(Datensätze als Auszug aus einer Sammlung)
------------------------

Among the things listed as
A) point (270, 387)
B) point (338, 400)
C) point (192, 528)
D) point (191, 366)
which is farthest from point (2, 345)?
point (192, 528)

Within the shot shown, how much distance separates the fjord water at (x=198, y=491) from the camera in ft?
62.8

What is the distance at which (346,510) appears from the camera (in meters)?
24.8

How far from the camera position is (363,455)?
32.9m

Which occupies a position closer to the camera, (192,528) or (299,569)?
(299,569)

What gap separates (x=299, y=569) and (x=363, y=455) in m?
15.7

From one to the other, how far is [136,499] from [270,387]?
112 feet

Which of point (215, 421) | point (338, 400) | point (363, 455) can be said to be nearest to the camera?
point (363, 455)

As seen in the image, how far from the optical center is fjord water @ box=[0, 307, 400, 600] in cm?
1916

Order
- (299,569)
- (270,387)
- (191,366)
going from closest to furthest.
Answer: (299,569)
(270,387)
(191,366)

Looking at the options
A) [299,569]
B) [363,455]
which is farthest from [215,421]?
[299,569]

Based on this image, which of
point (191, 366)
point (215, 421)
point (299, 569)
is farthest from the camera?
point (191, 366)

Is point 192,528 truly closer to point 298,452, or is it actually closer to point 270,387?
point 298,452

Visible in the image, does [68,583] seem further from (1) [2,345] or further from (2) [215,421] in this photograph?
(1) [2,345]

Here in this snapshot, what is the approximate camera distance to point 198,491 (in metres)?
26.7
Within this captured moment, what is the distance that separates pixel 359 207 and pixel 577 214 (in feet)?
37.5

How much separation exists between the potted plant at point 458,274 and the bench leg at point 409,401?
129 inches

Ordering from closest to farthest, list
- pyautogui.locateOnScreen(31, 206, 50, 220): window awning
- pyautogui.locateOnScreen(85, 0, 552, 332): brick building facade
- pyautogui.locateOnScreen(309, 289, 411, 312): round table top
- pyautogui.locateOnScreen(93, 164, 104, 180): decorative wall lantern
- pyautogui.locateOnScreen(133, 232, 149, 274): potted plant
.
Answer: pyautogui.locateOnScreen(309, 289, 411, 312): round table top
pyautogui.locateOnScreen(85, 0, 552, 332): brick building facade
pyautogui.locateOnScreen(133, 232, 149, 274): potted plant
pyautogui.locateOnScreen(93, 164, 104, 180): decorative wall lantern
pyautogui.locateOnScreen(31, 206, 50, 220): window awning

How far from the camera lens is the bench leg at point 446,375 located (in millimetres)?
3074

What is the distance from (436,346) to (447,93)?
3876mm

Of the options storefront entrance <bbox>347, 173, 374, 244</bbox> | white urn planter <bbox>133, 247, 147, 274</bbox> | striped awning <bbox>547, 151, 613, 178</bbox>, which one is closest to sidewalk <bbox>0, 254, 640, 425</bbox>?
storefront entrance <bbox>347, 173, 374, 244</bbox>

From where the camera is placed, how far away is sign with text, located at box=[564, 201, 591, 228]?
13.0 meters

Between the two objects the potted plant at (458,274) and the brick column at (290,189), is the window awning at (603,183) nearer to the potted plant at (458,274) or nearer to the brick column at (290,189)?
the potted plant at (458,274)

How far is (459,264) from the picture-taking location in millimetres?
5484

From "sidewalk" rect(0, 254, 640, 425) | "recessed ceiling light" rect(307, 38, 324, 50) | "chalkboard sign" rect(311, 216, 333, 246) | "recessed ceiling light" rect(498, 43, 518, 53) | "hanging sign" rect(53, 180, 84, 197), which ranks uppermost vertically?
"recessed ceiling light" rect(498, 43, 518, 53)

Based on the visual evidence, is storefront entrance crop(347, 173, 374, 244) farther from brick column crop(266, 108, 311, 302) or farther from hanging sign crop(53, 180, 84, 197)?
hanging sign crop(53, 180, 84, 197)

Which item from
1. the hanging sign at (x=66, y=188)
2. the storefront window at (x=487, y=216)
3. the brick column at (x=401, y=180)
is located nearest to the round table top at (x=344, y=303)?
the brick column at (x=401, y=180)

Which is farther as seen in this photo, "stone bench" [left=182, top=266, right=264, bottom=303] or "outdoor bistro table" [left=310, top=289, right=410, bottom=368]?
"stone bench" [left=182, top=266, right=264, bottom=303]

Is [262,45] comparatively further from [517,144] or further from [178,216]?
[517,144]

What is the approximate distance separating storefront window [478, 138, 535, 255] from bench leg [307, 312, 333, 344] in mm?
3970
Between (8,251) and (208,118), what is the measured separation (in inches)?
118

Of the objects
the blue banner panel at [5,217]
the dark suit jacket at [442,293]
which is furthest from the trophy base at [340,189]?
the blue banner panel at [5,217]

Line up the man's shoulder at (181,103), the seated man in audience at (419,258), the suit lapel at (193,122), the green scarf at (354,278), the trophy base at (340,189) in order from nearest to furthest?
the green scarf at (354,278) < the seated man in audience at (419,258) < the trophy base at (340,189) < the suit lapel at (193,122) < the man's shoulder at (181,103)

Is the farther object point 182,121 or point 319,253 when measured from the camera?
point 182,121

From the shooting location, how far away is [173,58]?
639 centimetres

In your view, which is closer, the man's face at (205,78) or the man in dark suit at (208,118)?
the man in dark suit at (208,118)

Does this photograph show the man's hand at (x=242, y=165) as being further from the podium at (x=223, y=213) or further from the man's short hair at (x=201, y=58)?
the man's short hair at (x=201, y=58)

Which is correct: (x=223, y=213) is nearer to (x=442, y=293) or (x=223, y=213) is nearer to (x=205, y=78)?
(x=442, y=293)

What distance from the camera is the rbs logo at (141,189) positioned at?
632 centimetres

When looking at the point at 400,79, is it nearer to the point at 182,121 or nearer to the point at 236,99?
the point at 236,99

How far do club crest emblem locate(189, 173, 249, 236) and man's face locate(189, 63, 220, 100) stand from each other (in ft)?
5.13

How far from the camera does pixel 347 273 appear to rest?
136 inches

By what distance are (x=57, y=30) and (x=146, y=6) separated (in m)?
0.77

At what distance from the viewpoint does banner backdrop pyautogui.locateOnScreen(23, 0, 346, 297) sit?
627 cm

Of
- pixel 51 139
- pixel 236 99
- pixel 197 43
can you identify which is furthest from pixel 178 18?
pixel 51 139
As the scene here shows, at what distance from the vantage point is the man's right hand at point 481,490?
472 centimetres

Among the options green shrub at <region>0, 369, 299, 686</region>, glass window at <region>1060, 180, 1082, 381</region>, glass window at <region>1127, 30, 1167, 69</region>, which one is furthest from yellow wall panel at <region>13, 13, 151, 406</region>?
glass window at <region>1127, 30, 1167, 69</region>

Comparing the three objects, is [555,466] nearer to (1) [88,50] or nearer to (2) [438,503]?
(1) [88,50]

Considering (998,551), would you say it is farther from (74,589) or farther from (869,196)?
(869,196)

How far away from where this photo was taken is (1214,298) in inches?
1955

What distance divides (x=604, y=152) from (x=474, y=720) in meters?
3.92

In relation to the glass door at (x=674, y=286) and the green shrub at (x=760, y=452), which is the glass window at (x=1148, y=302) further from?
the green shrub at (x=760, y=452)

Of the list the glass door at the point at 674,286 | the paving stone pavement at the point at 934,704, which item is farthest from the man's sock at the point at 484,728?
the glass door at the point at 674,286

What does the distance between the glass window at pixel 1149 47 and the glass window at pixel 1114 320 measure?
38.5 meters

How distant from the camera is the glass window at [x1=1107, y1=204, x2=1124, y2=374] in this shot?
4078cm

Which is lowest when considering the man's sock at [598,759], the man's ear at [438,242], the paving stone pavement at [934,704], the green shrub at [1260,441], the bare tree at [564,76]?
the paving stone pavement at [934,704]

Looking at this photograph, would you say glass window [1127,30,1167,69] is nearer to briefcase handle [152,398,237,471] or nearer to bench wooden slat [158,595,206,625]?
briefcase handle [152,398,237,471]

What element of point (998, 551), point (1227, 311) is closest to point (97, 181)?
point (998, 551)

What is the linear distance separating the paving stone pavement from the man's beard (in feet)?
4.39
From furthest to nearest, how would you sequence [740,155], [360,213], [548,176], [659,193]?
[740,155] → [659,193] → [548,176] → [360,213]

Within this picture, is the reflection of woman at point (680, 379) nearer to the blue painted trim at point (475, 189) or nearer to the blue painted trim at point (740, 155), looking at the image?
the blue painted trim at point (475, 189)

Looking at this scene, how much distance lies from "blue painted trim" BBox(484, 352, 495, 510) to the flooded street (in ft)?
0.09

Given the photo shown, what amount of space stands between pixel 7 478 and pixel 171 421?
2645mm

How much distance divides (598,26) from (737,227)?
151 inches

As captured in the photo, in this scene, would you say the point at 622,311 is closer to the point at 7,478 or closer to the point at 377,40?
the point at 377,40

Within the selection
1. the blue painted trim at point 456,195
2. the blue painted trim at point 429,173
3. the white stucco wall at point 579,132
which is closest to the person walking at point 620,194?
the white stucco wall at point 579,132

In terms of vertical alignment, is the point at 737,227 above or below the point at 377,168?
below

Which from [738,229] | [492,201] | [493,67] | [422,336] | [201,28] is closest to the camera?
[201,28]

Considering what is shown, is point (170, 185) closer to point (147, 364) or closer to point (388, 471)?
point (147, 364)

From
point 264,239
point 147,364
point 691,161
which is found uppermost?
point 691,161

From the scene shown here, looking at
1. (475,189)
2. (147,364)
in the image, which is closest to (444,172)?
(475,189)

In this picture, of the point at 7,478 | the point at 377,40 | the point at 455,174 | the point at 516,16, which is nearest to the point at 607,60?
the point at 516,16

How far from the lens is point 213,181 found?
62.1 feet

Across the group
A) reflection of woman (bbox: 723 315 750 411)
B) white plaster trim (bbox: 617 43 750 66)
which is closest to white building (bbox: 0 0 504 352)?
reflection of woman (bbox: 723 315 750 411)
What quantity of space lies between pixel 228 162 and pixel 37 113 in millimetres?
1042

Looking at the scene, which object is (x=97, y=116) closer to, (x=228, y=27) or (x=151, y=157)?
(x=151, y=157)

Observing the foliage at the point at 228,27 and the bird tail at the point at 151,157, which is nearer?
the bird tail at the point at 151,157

------------------------

# Aufgabenstellung:
Wandle den Abschnitt, der mit der Zeile mit „Is the farther“ beginnt und mit der Zeile mit „632 centimetres“ endet, in eine Markdown-Tabelle mit den Spalten „Nr.“ und „Zeile“ um. Beide Grenzzeilen gehören dazu, Leerzeilen werden ausgelassen.

# Lösung:
| Nr. | Zeile |
|---|---|
| 1 | Is the farther object point 182,121 or point 319,253 when measured from the camera? |
| 2 | point 182,121 |
| 3 | From the shooting location, how far away is [173,58]? |
| 4 | 639 centimetres |
| 5 | In your view, which is closer, the man's face at (205,78) or the man in dark suit at (208,118)? |
| 6 | the man in dark suit at (208,118) |
| 7 | Does this photograph show the man's hand at (x=242, y=165) as being further from the podium at (x=223, y=213) or further from the man's short hair at (x=201, y=58)? |
| 8 | the man's short hair at (x=201, y=58) |
| 9 | Which is correct: (x=223, y=213) is nearer to (x=442, y=293) or (x=223, y=213) is nearer to (x=205, y=78)? |
| 10 | (x=442, y=293) |
| 11 | What distance from the camera is the rbs logo at (141,189) positioned at? |
| 12 | 632 centimetres |